A few months ago, I visited China, staying in Nanjing, Shanghai, Suzhou, and Hangzhou -- all foci during the long, devastating Taiping Civil War that took place between 1850 and 1864. When Westerners think of Nanjing, of course, it is the brutal Japanese occupation before and during WWII that springs to mind, but I soon became aware as I visited the city that there are successive layers of history, each of which affected later developments.
The Taiping era fascinates me, and since Nanjing was the seat of the Heavenly King and the last major city to be held by the rebels, it is perhaps the best place to learn of the rebellion. Among other places in Nanjing, I visited the Taiping Heavenly Kingdom Museum, the site of what was once the palace of the Heavenly King, and walked parts of the impressive city walls to view ancient fortifications. The Taiping Museum was of particular interest and very detailed, but I quickly realized I was poorly prepared to understand the artifacts and displays, most of which had at least some English text to explain them.
The mere facts of the rebellion -- that a poor, failed scholar who had visions that he was the younger brother of Jesus Christ and had been given, according to his visions, the task of wiping the foreign Manchus from power and establishing a heavenly kingdom in its stead -- almost seem too fantastic to believe. And yet this is what happened. Millions of Chinese peasants left their homes and followed him, some hewing to his quasi-Christian beliefs and others sensing that the time had come, at last, to rout out the corrupt Manchu overlords. The subsequent upheaval dwarfed anything we might compare it to. The best estimates are that anywhere between 20 to 50 million people died during this civil war that, somehow, very few of us in the West have even heard of.
Obviously, this all made a strong impression on me, and I resolved to read more about the Taiping so that I could reach a better understanding of what happened.
I don't think most of us in the West fully understand the resentment and mistrust the Chinese, even today, feel toward us.

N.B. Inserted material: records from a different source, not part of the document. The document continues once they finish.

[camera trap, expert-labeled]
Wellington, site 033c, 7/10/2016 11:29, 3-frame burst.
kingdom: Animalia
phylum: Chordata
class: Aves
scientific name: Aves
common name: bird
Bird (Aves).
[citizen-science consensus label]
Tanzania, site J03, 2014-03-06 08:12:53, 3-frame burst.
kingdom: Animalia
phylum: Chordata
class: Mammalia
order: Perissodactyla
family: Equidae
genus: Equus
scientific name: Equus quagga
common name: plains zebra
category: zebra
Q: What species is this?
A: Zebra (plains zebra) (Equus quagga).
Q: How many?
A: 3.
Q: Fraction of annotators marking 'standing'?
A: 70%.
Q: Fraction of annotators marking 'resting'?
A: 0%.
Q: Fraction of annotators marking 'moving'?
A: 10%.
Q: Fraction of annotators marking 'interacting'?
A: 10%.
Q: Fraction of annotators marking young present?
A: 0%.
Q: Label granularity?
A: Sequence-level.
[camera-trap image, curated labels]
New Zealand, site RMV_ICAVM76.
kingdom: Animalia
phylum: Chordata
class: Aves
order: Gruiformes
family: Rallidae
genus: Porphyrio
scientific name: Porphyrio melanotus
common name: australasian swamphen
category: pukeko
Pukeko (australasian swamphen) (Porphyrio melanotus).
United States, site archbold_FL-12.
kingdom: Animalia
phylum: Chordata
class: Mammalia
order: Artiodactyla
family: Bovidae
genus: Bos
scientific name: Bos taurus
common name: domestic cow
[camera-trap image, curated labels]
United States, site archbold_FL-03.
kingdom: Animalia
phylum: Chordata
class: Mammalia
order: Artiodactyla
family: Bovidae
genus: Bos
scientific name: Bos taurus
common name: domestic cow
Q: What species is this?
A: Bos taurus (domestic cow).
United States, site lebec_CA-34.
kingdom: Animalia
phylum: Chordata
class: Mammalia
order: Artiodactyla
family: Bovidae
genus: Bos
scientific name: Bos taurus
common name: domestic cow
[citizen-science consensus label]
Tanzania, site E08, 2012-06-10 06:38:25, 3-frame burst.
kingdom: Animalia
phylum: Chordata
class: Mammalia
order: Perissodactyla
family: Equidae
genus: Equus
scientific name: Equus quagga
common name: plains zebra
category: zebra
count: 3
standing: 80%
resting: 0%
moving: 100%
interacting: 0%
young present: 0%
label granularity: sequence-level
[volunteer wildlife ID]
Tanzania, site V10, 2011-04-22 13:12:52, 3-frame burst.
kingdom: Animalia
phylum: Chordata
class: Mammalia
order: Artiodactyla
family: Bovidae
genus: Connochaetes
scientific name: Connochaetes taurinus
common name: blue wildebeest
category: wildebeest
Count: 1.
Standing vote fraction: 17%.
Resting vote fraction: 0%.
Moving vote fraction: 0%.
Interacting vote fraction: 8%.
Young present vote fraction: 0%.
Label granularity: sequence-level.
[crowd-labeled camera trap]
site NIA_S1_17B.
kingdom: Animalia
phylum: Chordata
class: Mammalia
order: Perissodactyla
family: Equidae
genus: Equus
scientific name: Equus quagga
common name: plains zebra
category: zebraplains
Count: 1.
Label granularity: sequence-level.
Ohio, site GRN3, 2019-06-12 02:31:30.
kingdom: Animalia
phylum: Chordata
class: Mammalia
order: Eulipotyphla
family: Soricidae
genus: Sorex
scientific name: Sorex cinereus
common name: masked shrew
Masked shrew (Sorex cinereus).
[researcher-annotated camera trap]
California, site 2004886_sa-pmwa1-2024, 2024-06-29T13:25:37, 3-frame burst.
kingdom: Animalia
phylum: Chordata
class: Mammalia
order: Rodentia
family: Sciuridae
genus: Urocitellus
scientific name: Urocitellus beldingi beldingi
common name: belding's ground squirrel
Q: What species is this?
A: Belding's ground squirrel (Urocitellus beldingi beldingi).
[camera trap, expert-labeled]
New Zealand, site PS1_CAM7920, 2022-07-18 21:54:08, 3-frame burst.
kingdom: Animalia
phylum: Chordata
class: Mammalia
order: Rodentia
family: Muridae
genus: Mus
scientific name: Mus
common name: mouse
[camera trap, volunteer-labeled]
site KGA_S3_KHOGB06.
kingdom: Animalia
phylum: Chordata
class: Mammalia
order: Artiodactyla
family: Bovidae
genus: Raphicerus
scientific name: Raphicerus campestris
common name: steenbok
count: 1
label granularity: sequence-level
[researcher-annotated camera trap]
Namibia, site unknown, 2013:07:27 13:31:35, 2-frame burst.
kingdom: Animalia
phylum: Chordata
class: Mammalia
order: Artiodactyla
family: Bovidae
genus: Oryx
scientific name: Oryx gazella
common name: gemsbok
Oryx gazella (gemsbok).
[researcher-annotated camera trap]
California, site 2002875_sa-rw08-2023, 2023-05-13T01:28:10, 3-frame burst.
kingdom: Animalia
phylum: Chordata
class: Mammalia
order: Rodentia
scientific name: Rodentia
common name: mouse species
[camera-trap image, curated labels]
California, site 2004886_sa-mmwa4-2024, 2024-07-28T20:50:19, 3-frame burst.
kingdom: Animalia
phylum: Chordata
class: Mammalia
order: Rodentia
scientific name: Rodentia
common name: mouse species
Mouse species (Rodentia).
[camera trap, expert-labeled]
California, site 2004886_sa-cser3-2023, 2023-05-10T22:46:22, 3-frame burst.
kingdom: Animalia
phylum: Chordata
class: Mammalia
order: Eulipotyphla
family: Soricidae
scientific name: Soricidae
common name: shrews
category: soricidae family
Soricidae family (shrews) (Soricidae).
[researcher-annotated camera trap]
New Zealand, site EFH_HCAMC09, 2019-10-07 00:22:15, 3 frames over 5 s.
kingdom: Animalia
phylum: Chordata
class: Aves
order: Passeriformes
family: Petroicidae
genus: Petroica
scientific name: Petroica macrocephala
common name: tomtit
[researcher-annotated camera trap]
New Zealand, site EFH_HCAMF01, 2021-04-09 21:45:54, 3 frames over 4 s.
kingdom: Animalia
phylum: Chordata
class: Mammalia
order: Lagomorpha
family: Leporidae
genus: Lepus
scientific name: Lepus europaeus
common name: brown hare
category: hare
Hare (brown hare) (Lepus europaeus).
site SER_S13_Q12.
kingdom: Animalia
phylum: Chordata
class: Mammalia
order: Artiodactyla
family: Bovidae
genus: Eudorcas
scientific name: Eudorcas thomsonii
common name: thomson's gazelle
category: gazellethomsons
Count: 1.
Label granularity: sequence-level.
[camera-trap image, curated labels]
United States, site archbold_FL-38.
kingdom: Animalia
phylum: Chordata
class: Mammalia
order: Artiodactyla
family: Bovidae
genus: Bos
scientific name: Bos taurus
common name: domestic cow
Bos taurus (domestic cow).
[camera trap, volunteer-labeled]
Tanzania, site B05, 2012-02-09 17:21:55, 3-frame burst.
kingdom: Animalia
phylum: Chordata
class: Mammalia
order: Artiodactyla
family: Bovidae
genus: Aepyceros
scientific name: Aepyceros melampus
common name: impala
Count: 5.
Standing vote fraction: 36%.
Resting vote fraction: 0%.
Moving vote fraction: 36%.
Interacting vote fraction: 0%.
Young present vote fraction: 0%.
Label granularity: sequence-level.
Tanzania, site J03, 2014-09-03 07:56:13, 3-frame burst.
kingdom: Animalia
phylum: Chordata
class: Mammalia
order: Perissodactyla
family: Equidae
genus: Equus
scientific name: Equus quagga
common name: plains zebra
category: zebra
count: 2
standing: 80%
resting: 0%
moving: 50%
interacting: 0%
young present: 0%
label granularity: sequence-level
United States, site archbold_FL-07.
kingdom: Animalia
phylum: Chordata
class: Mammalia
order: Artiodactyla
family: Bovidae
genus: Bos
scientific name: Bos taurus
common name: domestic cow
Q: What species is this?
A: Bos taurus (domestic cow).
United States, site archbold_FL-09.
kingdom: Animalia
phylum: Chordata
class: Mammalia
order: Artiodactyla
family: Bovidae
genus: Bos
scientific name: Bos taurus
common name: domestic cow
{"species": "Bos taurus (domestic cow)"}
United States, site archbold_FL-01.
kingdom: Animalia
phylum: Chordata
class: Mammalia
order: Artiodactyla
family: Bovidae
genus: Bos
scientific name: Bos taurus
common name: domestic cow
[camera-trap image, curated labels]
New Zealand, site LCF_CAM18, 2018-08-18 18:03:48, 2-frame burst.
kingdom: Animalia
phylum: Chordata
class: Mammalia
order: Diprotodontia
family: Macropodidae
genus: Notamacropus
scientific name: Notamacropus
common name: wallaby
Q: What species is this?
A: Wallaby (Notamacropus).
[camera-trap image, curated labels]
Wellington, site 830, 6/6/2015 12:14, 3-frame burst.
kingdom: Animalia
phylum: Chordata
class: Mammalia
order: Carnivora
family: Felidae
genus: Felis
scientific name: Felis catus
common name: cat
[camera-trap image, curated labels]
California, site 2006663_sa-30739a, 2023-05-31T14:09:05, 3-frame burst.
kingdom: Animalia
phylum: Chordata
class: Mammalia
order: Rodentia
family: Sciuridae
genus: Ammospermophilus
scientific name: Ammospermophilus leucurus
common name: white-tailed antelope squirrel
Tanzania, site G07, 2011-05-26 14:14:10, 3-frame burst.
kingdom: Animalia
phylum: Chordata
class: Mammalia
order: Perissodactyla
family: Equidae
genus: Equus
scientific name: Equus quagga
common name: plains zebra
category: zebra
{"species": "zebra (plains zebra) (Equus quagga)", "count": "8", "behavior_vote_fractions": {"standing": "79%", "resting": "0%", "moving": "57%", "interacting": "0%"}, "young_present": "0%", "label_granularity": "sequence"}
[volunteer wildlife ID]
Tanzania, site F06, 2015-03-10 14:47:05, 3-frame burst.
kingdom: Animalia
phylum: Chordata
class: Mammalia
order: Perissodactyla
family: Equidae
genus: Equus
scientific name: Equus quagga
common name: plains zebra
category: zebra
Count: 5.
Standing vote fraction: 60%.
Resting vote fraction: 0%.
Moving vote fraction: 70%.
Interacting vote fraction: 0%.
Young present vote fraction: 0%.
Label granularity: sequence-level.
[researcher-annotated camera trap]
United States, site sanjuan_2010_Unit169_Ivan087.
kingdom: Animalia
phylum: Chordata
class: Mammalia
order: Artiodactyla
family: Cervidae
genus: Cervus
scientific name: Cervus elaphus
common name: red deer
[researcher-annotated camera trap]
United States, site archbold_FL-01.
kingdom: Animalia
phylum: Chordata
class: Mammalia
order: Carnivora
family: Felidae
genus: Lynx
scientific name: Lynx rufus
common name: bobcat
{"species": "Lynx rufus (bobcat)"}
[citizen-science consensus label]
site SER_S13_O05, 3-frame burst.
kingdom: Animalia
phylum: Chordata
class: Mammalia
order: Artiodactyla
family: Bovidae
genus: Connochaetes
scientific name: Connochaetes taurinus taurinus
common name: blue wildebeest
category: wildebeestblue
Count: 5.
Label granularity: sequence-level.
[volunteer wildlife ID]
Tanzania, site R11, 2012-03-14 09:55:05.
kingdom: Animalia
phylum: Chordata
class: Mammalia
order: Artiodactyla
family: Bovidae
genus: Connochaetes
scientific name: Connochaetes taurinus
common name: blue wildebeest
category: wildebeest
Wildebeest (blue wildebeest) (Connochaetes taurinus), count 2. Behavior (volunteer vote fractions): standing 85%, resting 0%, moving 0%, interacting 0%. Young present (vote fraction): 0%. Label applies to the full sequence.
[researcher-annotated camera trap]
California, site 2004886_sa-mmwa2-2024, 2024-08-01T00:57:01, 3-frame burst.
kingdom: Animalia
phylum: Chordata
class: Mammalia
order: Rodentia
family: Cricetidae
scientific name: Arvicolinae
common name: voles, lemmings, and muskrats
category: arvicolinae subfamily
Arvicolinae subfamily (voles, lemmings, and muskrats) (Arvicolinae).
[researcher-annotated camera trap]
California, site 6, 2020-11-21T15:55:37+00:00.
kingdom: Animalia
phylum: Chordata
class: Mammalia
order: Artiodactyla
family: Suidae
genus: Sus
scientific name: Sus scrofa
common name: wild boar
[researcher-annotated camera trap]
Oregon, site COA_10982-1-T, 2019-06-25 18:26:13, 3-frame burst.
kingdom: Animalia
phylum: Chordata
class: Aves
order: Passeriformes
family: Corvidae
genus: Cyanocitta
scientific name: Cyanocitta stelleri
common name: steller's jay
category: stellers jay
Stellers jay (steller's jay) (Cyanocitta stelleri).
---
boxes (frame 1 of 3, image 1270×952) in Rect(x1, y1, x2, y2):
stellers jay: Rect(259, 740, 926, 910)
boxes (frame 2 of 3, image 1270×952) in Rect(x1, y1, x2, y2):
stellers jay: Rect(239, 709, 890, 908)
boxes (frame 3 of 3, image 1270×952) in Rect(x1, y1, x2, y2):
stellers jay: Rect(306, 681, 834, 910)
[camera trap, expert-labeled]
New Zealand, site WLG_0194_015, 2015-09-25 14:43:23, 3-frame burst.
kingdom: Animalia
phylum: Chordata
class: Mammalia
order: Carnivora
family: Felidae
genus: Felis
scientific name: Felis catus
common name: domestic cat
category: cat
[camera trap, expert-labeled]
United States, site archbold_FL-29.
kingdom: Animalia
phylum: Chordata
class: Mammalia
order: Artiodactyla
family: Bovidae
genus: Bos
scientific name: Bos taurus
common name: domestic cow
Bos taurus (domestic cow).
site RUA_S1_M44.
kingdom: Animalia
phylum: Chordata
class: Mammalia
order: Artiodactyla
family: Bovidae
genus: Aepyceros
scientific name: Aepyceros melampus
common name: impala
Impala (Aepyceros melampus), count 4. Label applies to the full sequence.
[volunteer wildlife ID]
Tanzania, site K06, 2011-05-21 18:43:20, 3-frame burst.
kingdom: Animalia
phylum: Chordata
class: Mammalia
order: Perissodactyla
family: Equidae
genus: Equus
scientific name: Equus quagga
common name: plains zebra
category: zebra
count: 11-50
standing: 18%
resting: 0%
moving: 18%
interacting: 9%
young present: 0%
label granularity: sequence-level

Of course, the Opium Wars and the various vulture-like entities that sprang up in response to the enfeebled Qing dynasty have much to do with that, but there was also the experience, during this struggle as well as at many other times, of Western representatives continuously changing tack or seeming to work in unpredictable ways. For example, during the Taiping campaigns, Western military leaders would capriciously change sides, not to mention that some Western envoys insisted on protocols that were opaque or contradictory. It was not the East that seemed inscrutable in these exchanges so much as the West. (The Taiping rebels were fairly consistent up until the end in dealing with Westerners, and the representatives of the Qing also clung to a fairly consistent policy, which centered on keeping barbarian influences as far as possible from Beijing and the emperor.)
The events the author describes and analyzes are complex, but he helps us by focusing on two major players, the reluctant scholar-general Zeng Guofan and the Taiping leader Hong Rengan, cousin and most influential advisor to the Heavenly King. Both of these men were unlikely leaders, yet they each had a strong vision that guided their actions and policies. Although he was fighting "on the wrong side" from the Western perspective, I confess that I developed a real fondness for Zeng, who improbably emerged from his Confucian fastness to become a brilliant strategist. His tale is a tragic one, for at the end of the war, when he had finally defeated the Taiping, he only wished to withdraw back into his scholarly cocoon but instead faced ridicule, suspicion, and opprobrium up until the time of his death.
Another striking and indeed exasperating aspect of this era is the West's consistently cack-handed and wrongheaded approach. There was endless vacillation over which side to back, the Qing or the Taiping. Indeed, the third course, neutrality, while it seemed the safest, invariably backfired, and the British policy of "neutrality" was no such thing. But all the major foreign powers -- British, French, and American -- failed to understand what the Taiping were and weren't, and the author recounts a litany of their diplomatic missteps and miscalculations. Ultimately, Hong Rengan's Taiping vision was very much in accordance to what the West wanted: open trade, modernization, and a pro-Western government in power. Yet a few Western representatives who wrote dispatches back to governments halfway across the globe managed to critically misrepresent Taiping intentions.
I couldn't help but think, as I read this book, of how often our foreign policy goes awry because we don't know what the "real" nature of rebel factions or emergent movements is. A brief glance at Syria provides a rich example of this. Who will be our friends after the dust settles? Which group's policies will align most closely with our own interests? The role of the media and of particular influential people who may or may not have a clear appraisal of the situation has at times an outsize influence over foreign policy, not to mention what I will call the "appetites" for foreign intervention at home at any given time.
In short, it is instructive to see how dramatically the West got it wrong during the Taiping rebellion, and it would be foolish, in the final analysis, to assume that we have made much progress in assessing friends and enemies since then. It is also striking that the Taiping provided a template for revolutionary "leaps forward" under communist leaders and, indeed, still provides a crude template for changes China is undergoing today.